## Astra Schema

### Initialise Connection

In [None]:
from astra_db import AstraSession

session = AstraSession().session

## Schema

### Create Tables

In [None]:
#
# Communications Table
#
session.execute(
    """
    CREATE TABLE IF NOT EXISTS communications (
    communication_id TEXT,
    comm_date TIMESTAMP,
    customer_id TEXT,
    channel TEXT,
    category_group TEXT,
    category TEXT,
    activity_name TEXT,
    PRIMARY KEY ((communication_id), comm_date) );
    """
)

### Create CAP Tables

#### Daily Tables

**Columns**

* activity_name: assumed to be around 10 characters e.g. "mortgage" or "creditcard"
* comm_date: the day (bucket) date in the format YYYYMMDD; there is a new partition for each day.
* comm_time: the time a message is written in the format HHMMSSssss; there is a new row for each write message time.
* comm_offset_time: the time offset in the same format as comm_time; use this in conjunction with comm_offset_count to reduce the number of rows read.
* comm_offset_count: the number of messages from the start of the day to comm_offset_time.

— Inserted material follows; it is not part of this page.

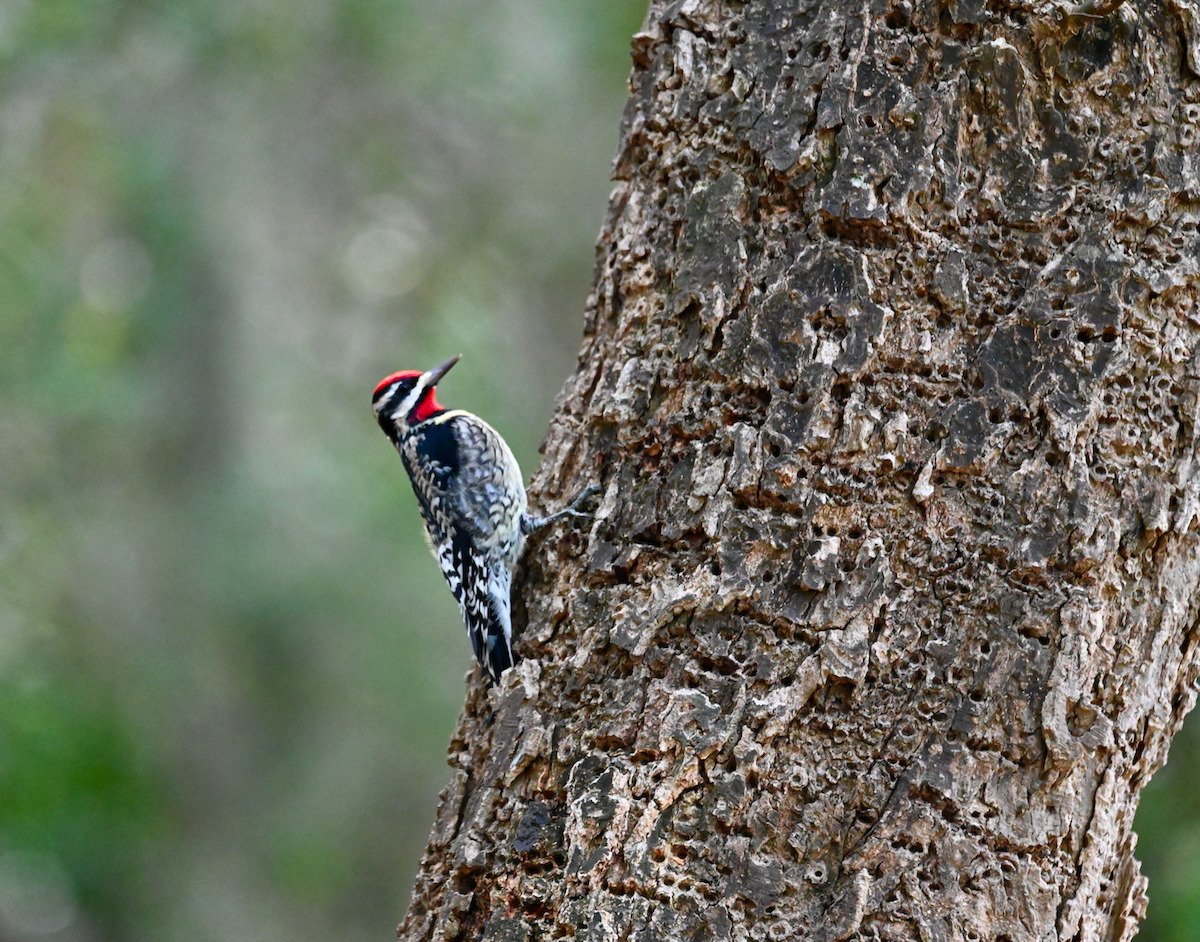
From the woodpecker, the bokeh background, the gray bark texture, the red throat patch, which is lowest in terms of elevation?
the gray bark texture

There is no need to store the message id as we just want to count the number of messages in a given time period. To save on space, we store the time the message was written in a custom format that is smaller than a timestamp.


#### Weekly Tables
This table will store the number of messages sent on every day in a given year for a given activity.

**Columns**
* activity_name: assumed to be around 10 characters e.g. "mortgage" or "creditcard"
* comm_date: the day date in the format YYYYMMDD; there is a new row for each day in the week.
* comm_count: the number of messages sent for the given comm_date day.

Rather than store each message sent in a day for an activity, we store the total number of messages sent in a day. 
This significantly reduces the number of rows stored and the amount of work the application needs to do to get 
the total number of messages sent for a certain time period. 
The number of messages sent in a day can be obtained from the comm_by_activity_day table and used to populate this table.

In [None]:
#
# Communications by Activity
#
# This table will store the number of messages sent in a day for a given activity.
#
session.execute(
    """
    CREATE TABLE IF NOT EXISTS comm_by_activity_day (
        activity_name text,
        comm_date int, 
        comm_time int, 
        comm_offset_time int static,
        comm_offset_count int static,
        PRIMARY KEY ((activity_name, comm_date), comm_time)
    ) WITH CLUSTERING ORDER BY (comm_time DESC) AND default_time_to_live = 604800;
    """
)

#
# This table will store the number of messages sent on every day in a given year for a given activity.
#
session.execute(
    """
    CREATE TABLE IF NOT EXISTS comm_by_activity_week (
        activity_name text,
        comm_date int,
        comm_count int,
        PRIMARY KEY ((activity_name), comm_date)
    ) WITH CLUSTERING ORDER BY (comm_date DESC) AND default_time_to_live = 7776000;
    """
)

## Drop Schema

In [None]:
session.execute("DROP TABLE IF EXISTS communications")
session.execute("DROP TABLE IF EXISTS comm_by_activity_day")
session.execute("DROP TABLE IF EXISTS comm_by_activity_week")